The Financial Sector Regulation Bill, which is currently before parliament, is expected to be enacted during the first quarter of 2017. Once enacted, the Bill will establish and give effect to the two new regulatory authorities. As it pertains to market conduct, the Financial Services Board (FSB) will be dissolved and replaced by the Financial Sector Conduct Authority (FSCA) which will assume its new market conduct regulatory mandate.
Need for stronger regulatory oversight
To give perspective, market conduct is not new in South Africa and our regulators have been grappling with how to ensure the fair treatment of customers for years through existing financial sector specific legislation.
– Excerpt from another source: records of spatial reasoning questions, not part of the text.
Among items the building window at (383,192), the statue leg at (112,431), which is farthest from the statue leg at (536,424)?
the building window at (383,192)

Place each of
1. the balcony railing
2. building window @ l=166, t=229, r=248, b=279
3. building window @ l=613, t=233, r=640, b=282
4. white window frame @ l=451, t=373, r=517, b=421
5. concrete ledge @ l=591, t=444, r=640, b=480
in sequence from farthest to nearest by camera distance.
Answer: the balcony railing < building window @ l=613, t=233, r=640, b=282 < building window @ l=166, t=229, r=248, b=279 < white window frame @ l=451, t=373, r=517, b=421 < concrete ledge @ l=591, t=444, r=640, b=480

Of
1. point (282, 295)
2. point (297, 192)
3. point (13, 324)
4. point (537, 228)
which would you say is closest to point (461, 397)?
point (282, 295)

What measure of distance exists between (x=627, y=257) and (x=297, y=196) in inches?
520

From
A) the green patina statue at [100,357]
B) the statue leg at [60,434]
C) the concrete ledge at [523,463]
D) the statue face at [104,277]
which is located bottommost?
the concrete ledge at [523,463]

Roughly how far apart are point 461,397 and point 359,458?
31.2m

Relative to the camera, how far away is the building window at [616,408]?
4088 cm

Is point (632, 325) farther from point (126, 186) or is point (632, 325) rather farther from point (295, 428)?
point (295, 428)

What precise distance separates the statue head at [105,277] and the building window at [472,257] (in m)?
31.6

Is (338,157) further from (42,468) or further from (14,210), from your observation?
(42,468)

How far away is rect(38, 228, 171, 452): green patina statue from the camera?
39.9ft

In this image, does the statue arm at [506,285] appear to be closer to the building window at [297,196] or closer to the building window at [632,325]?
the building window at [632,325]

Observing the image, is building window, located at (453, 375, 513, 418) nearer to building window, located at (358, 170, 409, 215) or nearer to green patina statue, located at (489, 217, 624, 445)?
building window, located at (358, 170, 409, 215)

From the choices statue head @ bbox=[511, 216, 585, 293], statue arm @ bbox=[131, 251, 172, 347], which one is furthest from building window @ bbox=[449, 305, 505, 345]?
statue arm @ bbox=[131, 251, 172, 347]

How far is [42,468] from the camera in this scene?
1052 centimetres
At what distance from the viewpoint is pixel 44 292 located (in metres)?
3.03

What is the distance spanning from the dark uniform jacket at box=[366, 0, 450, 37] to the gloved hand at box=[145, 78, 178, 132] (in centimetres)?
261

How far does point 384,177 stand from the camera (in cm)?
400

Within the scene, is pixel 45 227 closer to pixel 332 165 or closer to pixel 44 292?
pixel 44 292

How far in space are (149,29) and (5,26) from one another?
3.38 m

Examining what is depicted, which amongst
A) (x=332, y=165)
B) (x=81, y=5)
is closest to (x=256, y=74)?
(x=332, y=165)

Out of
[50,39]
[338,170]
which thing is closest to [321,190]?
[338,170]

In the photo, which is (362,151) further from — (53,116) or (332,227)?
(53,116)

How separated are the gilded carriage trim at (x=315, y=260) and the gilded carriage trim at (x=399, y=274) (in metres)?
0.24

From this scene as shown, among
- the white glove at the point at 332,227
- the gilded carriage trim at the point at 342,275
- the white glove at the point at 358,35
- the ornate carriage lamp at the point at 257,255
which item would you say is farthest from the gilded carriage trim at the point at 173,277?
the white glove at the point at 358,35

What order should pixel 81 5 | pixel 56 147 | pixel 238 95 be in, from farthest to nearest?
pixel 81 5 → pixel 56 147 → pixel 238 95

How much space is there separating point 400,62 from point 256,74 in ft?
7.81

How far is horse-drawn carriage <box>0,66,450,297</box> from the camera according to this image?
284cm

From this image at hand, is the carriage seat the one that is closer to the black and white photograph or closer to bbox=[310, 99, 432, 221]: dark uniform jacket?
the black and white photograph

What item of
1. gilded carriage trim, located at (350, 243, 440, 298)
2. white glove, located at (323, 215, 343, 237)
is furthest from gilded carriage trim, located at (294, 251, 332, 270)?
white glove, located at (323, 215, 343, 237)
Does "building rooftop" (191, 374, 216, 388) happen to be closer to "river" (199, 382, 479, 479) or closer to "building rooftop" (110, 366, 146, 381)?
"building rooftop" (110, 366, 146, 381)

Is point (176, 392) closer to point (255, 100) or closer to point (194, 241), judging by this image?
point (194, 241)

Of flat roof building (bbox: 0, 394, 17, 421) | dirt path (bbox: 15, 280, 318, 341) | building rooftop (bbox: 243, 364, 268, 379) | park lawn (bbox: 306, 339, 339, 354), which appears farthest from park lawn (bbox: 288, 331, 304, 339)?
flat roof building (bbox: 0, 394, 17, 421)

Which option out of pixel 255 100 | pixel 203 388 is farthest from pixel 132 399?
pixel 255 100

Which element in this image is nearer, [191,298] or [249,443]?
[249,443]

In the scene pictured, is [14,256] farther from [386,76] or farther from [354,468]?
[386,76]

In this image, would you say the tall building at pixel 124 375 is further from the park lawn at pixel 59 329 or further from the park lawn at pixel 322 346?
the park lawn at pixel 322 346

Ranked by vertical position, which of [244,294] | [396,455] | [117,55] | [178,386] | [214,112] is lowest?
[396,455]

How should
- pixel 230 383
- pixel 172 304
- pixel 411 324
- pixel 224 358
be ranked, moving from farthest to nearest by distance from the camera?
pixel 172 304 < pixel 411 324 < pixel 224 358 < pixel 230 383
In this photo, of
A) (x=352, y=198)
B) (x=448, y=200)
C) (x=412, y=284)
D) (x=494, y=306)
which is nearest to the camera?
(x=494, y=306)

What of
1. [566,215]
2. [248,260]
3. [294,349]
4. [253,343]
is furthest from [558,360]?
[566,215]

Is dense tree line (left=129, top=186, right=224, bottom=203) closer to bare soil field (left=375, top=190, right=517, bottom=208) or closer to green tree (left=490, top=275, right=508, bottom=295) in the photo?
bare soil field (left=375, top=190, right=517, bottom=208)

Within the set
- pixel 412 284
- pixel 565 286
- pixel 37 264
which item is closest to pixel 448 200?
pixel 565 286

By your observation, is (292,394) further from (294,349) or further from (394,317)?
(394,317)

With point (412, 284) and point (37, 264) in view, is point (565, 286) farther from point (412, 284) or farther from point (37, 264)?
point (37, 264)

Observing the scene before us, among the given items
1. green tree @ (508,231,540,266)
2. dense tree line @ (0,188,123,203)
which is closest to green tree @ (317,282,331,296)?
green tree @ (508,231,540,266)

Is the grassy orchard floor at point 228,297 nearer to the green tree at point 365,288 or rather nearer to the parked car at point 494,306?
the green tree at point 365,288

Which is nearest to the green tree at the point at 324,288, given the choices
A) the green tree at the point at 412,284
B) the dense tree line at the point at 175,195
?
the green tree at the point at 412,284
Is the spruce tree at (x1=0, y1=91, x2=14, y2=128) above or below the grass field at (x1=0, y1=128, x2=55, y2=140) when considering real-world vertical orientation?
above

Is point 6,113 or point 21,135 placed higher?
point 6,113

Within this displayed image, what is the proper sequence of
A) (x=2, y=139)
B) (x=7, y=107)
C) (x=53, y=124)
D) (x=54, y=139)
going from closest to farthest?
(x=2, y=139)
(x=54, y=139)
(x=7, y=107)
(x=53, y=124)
While there has been some progress in this regard, persistent and pervasive market conduct challenges and practices, unfair treatment of customers, and poor customer outcomes in South Africa’s financial sector have highlighted the need for stronger regulatory oversight of how institutions conduct their business and treat their customers.
The current legislative framework is considered to be fragmented, inconsistent, and incomplete across the financial sector and too institutionally focused (as opposed to functionally focused), which in turn compromises the effective supervision of market conduct by the regulators.
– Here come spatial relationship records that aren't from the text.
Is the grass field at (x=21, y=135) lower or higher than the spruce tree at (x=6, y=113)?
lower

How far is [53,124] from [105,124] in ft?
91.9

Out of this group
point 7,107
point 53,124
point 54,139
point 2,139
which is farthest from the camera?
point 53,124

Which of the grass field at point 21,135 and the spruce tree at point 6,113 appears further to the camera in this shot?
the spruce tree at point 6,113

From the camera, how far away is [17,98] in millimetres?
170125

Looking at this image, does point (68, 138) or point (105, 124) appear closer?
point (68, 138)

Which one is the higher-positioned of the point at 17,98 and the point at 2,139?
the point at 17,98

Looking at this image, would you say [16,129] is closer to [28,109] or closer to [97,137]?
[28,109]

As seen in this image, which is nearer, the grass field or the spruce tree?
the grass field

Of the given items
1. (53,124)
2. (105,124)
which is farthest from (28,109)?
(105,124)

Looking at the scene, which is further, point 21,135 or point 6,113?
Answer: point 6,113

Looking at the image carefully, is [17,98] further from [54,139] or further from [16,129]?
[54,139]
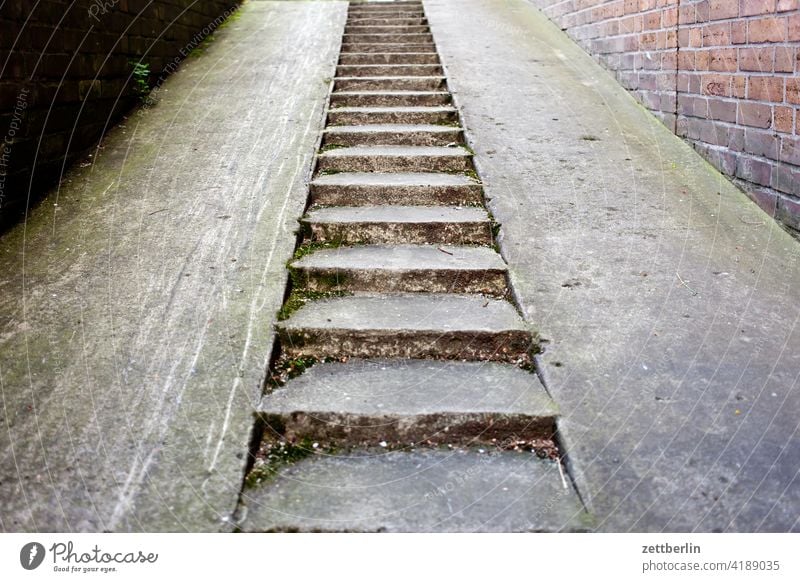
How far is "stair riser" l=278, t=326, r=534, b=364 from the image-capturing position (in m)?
2.43

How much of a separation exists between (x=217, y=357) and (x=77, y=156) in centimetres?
212

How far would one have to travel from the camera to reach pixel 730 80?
139 inches

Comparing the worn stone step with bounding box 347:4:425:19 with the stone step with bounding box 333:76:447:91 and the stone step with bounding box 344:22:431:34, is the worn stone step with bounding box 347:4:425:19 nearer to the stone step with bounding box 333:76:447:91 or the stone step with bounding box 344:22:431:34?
the stone step with bounding box 344:22:431:34

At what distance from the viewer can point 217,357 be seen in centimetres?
229

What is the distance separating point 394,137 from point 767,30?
2.11m

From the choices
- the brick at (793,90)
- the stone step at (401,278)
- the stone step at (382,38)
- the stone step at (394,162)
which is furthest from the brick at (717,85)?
the stone step at (382,38)

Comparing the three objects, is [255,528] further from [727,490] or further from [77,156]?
[77,156]

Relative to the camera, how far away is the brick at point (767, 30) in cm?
306

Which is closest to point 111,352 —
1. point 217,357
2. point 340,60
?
point 217,357

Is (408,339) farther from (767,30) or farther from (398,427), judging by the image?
(767,30)

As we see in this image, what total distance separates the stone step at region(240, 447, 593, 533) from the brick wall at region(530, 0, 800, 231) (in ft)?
6.86

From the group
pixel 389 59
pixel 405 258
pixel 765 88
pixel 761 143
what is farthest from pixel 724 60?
pixel 389 59

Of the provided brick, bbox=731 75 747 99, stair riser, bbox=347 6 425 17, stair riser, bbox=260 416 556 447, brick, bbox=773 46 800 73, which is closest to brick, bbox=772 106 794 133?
brick, bbox=773 46 800 73

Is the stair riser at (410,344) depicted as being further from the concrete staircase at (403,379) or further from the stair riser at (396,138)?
the stair riser at (396,138)
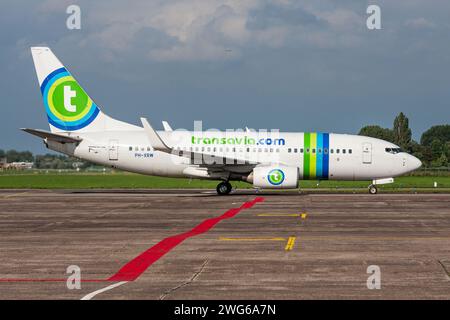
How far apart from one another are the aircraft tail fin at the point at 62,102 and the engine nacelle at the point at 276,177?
9810mm

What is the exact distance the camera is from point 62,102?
3947 cm

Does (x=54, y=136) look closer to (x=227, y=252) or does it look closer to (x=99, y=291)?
(x=227, y=252)

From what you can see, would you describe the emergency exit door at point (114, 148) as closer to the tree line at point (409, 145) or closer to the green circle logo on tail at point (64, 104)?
the green circle logo on tail at point (64, 104)

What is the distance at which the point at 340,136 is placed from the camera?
127 ft

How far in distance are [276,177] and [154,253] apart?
811 inches

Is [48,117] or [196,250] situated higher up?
[48,117]

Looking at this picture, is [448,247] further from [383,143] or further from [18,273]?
[383,143]

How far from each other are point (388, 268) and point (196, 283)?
419cm

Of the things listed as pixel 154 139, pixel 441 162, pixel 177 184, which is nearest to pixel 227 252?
pixel 154 139

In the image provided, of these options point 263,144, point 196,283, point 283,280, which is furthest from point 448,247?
point 263,144

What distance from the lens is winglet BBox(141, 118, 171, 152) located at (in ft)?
115

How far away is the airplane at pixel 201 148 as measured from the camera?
37469mm

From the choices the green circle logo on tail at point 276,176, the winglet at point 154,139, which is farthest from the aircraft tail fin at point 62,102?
the green circle logo on tail at point 276,176
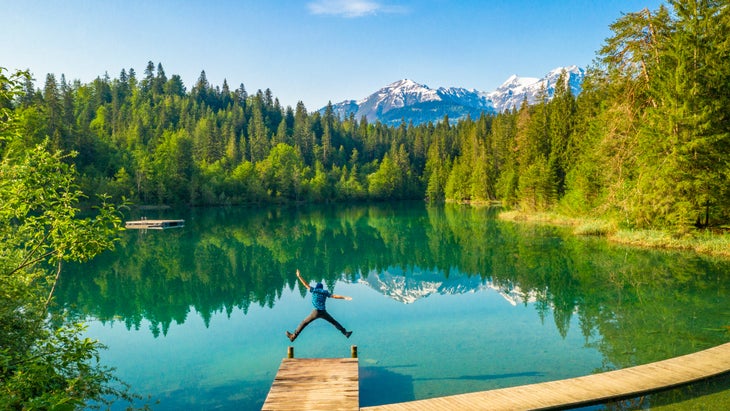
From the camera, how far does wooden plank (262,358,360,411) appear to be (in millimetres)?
7906

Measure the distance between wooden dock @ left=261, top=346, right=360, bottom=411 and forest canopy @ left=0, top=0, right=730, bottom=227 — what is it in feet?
20.4

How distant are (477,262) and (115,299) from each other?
20.4 meters

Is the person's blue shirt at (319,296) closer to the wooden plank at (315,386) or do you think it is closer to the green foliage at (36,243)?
the wooden plank at (315,386)

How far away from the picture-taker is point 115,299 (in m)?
20.7

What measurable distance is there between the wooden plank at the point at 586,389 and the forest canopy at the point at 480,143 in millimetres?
8789

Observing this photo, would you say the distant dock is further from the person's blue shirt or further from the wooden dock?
the wooden dock

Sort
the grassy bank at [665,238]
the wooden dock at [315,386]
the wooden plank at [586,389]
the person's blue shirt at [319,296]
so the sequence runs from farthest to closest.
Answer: the grassy bank at [665,238] → the person's blue shirt at [319,296] → the wooden plank at [586,389] → the wooden dock at [315,386]

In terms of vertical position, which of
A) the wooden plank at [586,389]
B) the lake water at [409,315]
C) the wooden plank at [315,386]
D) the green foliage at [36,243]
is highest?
the green foliage at [36,243]

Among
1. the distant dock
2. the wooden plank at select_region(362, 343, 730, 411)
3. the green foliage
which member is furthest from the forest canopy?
the distant dock

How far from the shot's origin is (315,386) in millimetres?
8664

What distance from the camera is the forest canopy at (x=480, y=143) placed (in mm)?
26422

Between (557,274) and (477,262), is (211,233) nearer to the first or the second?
(477,262)

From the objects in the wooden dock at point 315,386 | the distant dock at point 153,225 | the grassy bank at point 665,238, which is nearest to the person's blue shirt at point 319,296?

As such, it was identified that the need for a holistic and coordinated market conduct regulatory framework that applies consistently across the financial sector can best be achieved through structural change to the regulatory framework and through the creation of a dedicated market conduct regulator – the FSCA.
Market conduct will introduce a distinct shift in the manner and approach to the regulation and supervision of the financial services industry by the FSCA, and a change in what institutions will need to do to ensure compliance.
Principle-based approach
The FSCA will move away from a rules based, reactive, tick-box compliance approach, to a principle based, forward looking, pre-emptive, outcomes focused and risk-based approach.
The FSCA is going to want to see and understand institutions’ governance structures, risk controls, corporate culture and their business practices - institutions will need to objectively demonstrate to the FSCA how they are ensuring the fair treatment of customers.
Institutions should, as a first step in their market conduct journey, perform an assessment of their business model and strategy with the aim of identifying and assessing those conduct risks prevalent in their business. To be able to manage, monitor and measure conduct risks, those conduct risks must first be identified and assessed.